Be warned, these kinds of attacks are on the rise.

Attacks are seemingly impossible, because the Windows logon system detects serial failed login attempts. After a certain number of failed attempts, the system blocks any further access attempts from the same host IP address for a time. In theory, it could take forever to guess a user and password combination this way.

In reality, clever humans have found a way around this system using a botnet, which is a network of computers working together for evil purposes. The machines share lists of target servers and username-password pairs. They constantly update these shared lists to reflect the results of their individual access attempts. This results in a reducing list of username-passwords pairs, driven by the round robin of infrequent access attempts for each individual server.

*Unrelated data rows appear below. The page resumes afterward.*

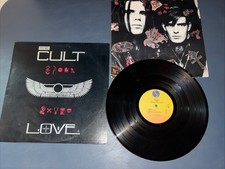 THE CULT Love Vinyl LP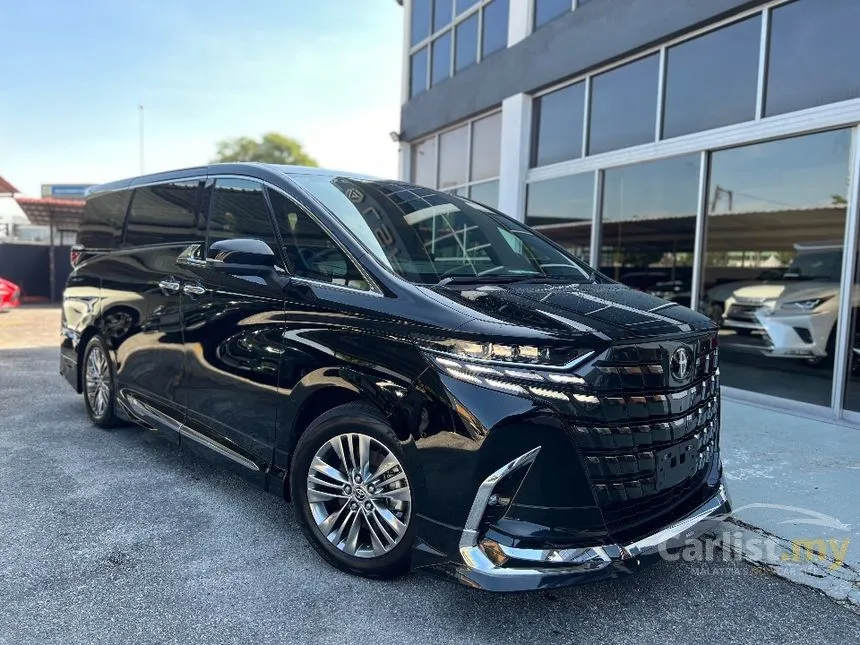 2025 Toyota Alphard Executive Lounge MPV
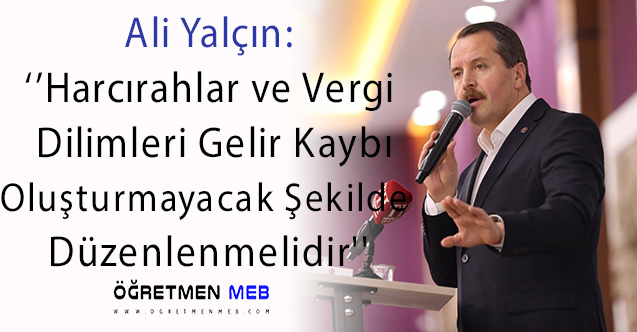 Memur-Sen'den Vergi Dilimi ve Harcırah Düzenlemesi Talebi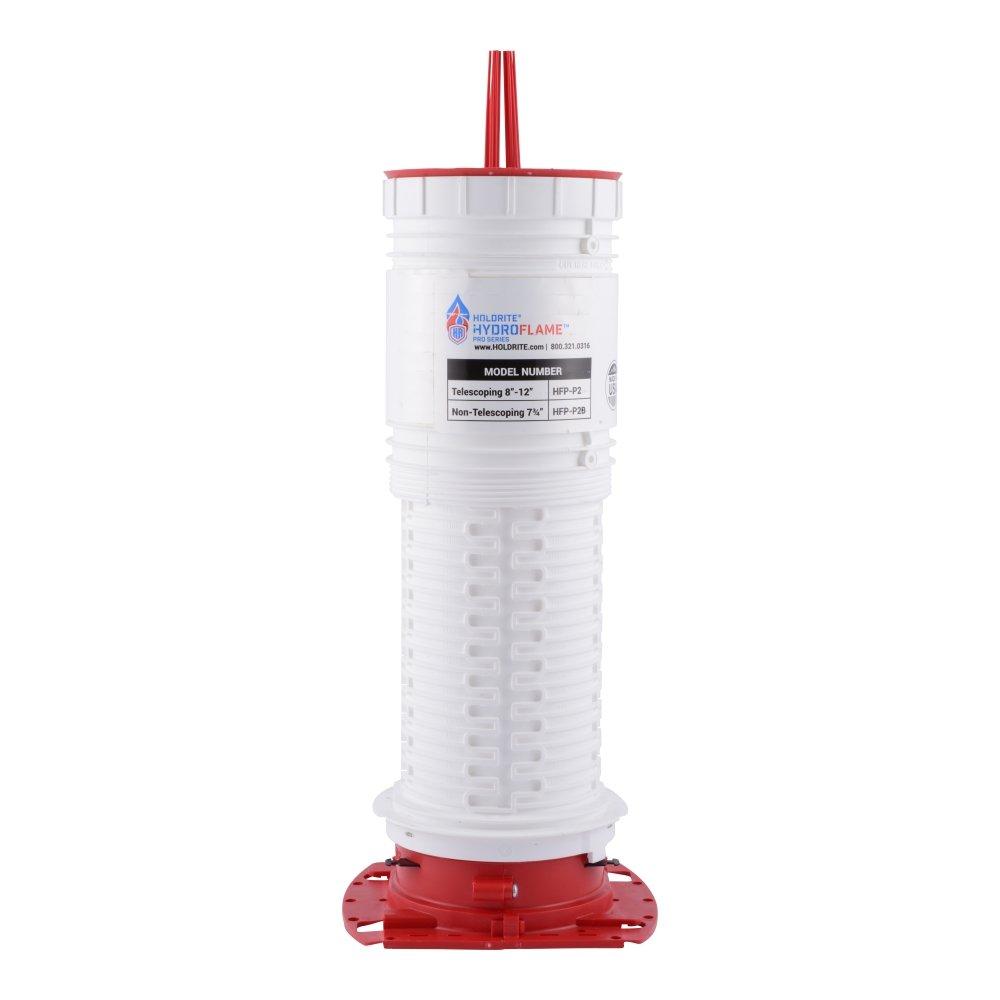 HOLDRITE Holdrite HFP-P2 HydroFlame Pro Series 1-1/4 - 2 in Firestop Telescoping Deck Sleeve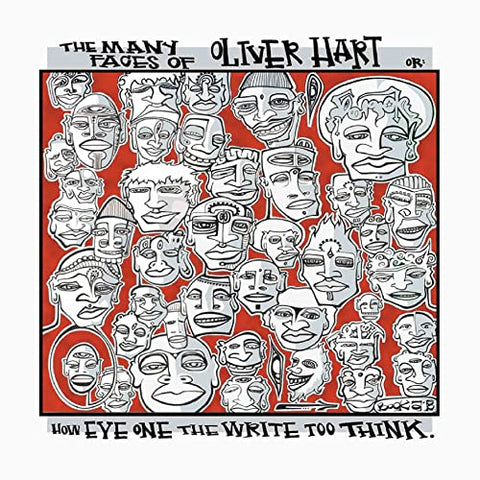 Oliver Hart - THE MANY FACES OF OLIVER HEART OR: HOW EYE ONE THE WRITE TOO THINK  [VINYL]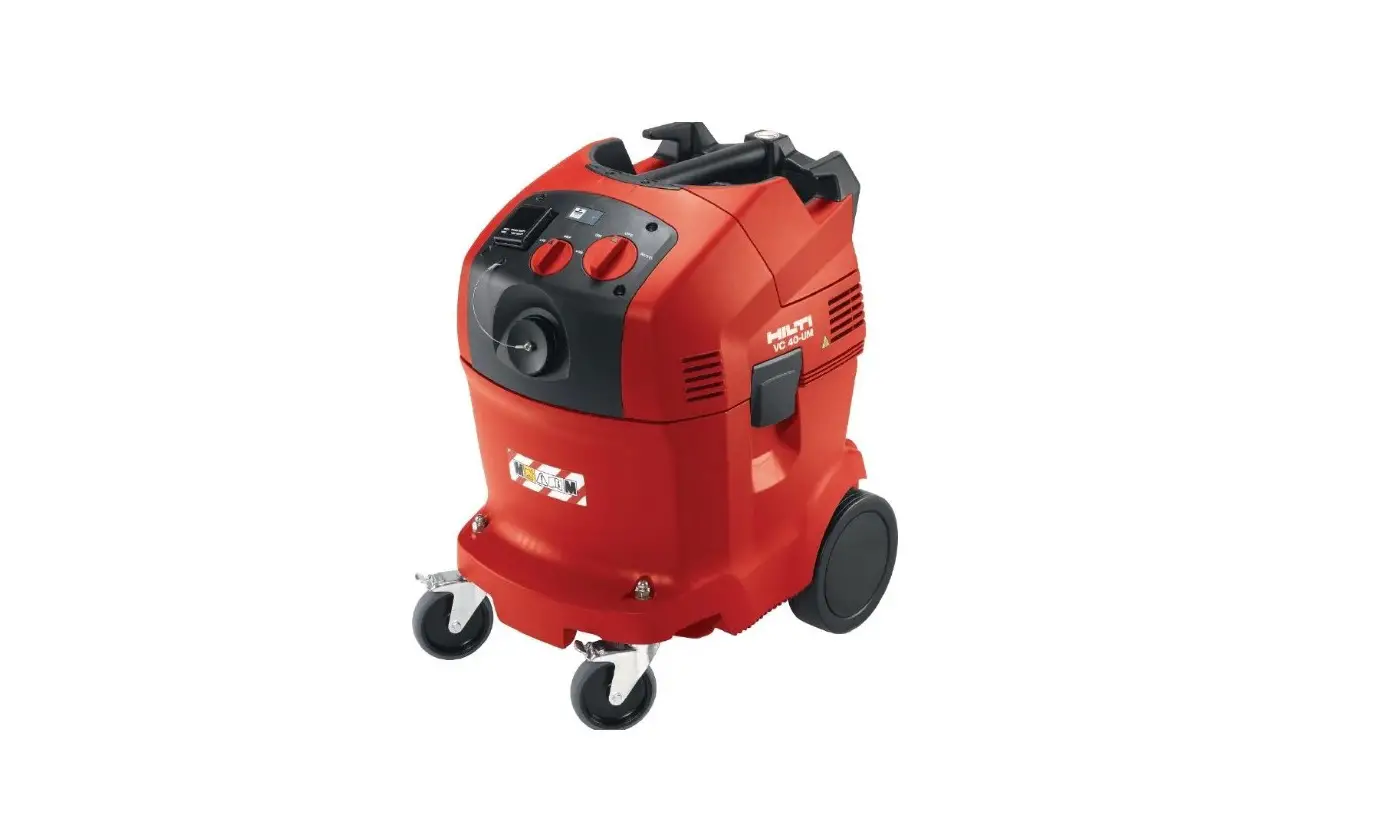Hilti Vc 40-um-y Wet Dry Construction Vacuum Cleaner User Manual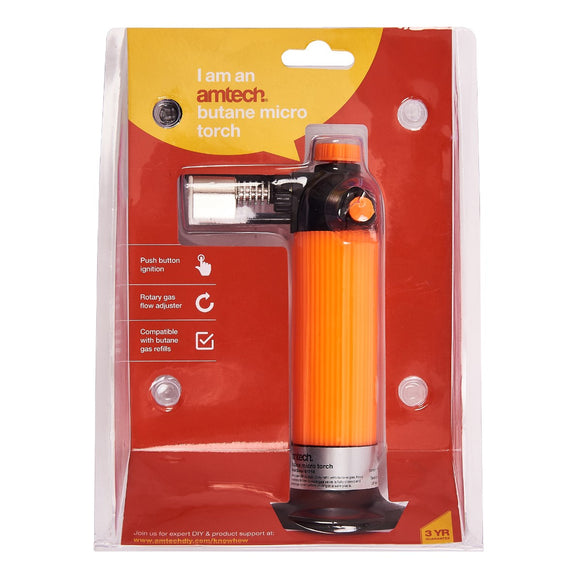 Am-tech Micro Butane Torch - S1715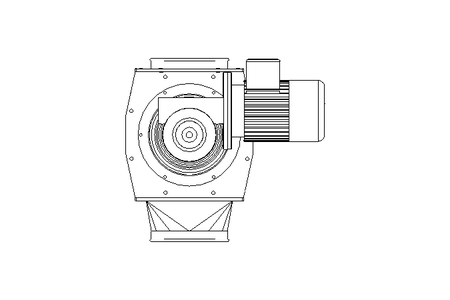 Zellenradschleuse Typ RF20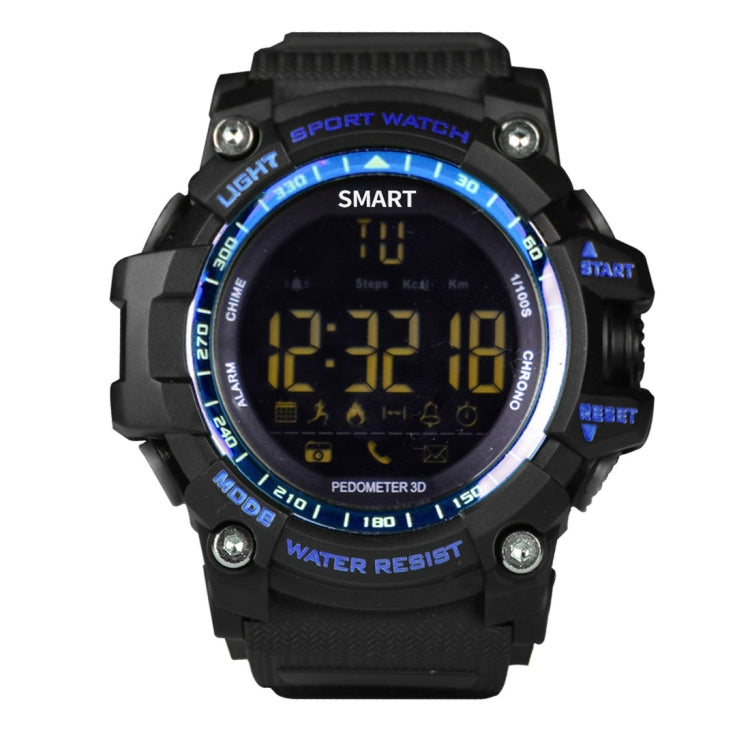 Smartwatch sportivo con display ad angolo intero EX16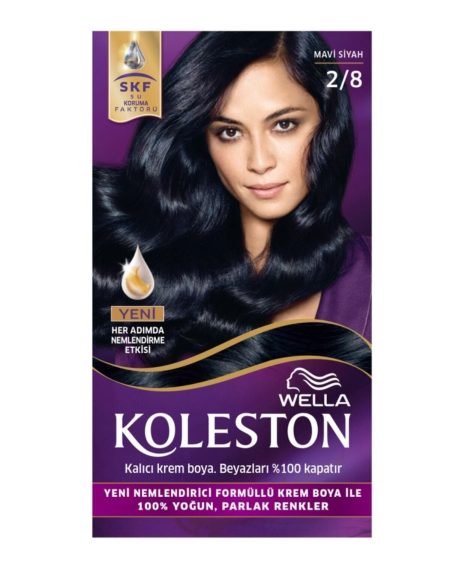 Koleston 2/8 Kit Boya Mavi Siyah(1ADET)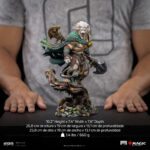 Iron Studios - Magic: The Gathering - Art Scale 1/10 - Ajani Goldmane - Image 3
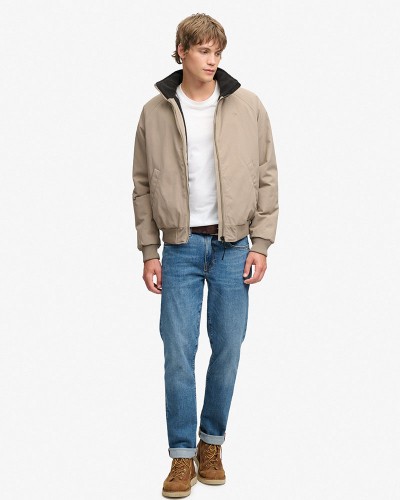 SUPERDRY & CO CITY FLEECE LINED JACKET ΜΠΟΥΦΑΝ ΑΝΔΡΙΚΟ - SD0APM5012440A000000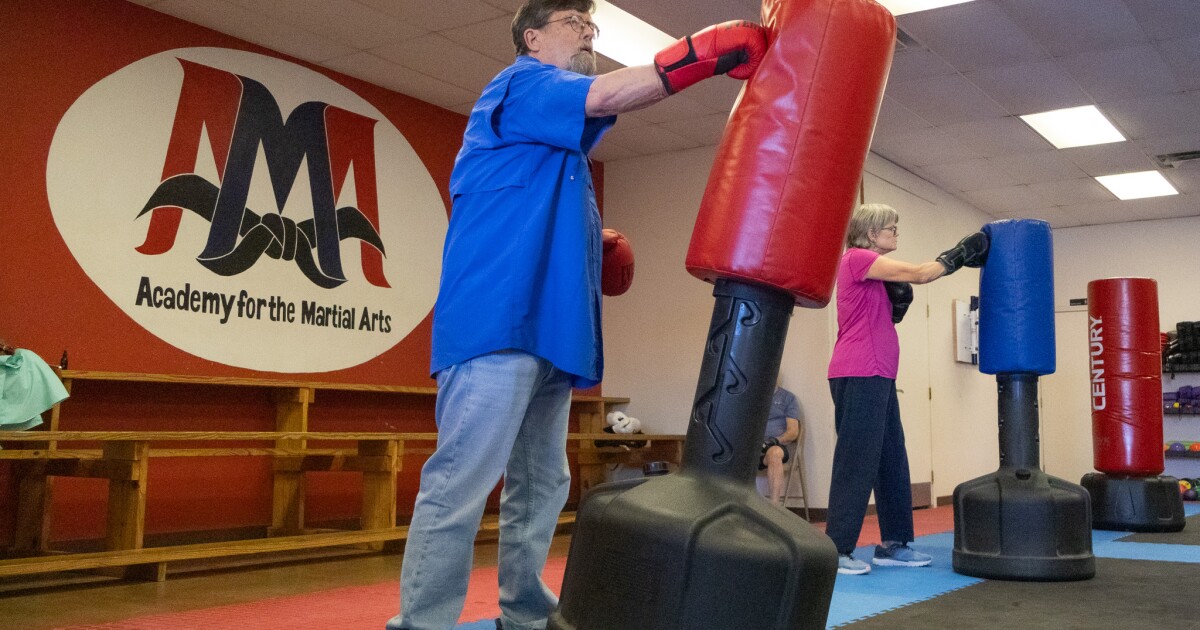 More Than Boxing: A program that offers people with Parkinson’s strength, balance and community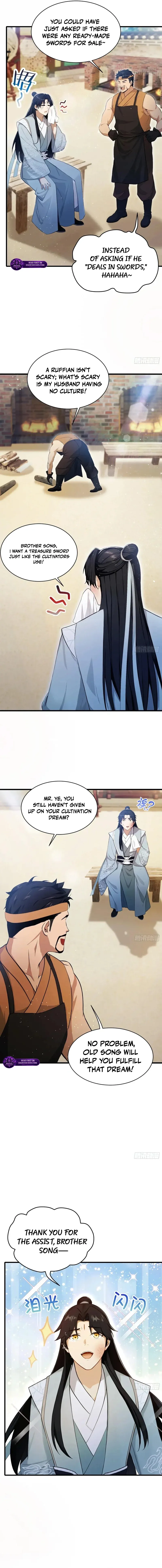 I’ve Been Invincible for a Long Time chapter 235 page 8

Botnet machines can number in the thousands and are usually recruited by malware apps and widgets. For example, your cell phone can conceivably belong to a botnet, spending its nights next to your bedside, hacking into servers as you sleep.

Lessons Learned

Most crucially, ensure that your devices with internet access are protected by individual, difficult-to-guess passwords. Use long phrases for passwords you need to remember like ‘Beam me up Scottie’. Use a password generator service (like LastPass - https://www.lastpass.com/password-generator ) to make up and remember impossible to guess passwords. We use 20-character generated passwords that I hope no one will ever have to type. Here is an example ‘^Wg*K#PbMD^q^8F2CKu*’.

Also, make sure that your remote desktop settings are configured to allow for only a few incorrect login attempts before shutting down access attempts from that IP for at least 30 minutes or more.

Good luck it’s a war zone out there.